Experimental protocol. Male C57BL/6J mice aged 10–12 weeks were injected intratracheally with AAV6-CAG-mIL10 (5 × 10¹⁰ vg/ mouse) or vehicle (HN buffer) on day 0. From day 7, mice were continuously treated with 125 mg/kg of bleomycin or saline for one week using subcutaneously implanted osmotic minipumps. Mice were randomly divided into four groups as follows: group 1, no vector + saline ; group 2, AAV-IL10 + saline ; group 3, no vector + BLM ; and group 4, AAV-IL10 + BLM. As part of the time-course experiment, mice were sacrificed on days 0, 21, and 35, and samples such as blood, BALF, and lung tissue were collected for further analysis.
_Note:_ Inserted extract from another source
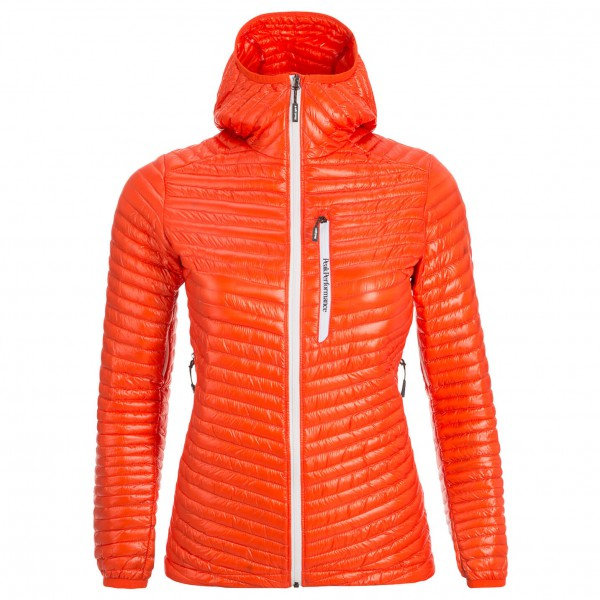 Peak Performance - Women's BL Down Liner Hood - Daunenjacke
AAV, adeno-associated virus; CAG, cytomegalovirus early enhancer/chicken β-actin promoter; mIL10, mouse interleukin-10; BLM, bleomycin; HN buffer, HEPES-NaCl buffer [50 mmol/L 4-(2-hydroxyethyl)-1-piperazineethanesulfonic acid, pH 7.4, 150 mmol/L NaCl]; BALF, bronchoalveolar lavage fluid.

In order to examine the time course of mIL10 expression, blood and bronchoalveolar lavage fluid (BALF) were collected on days 0 (prevector injection), 21, and 35 in group 2 mice (AAV-IL10 + saline group). The concentrations of mIL10 in plasma and BALF were measured using mouse IL-10 ELISA (eBioscience).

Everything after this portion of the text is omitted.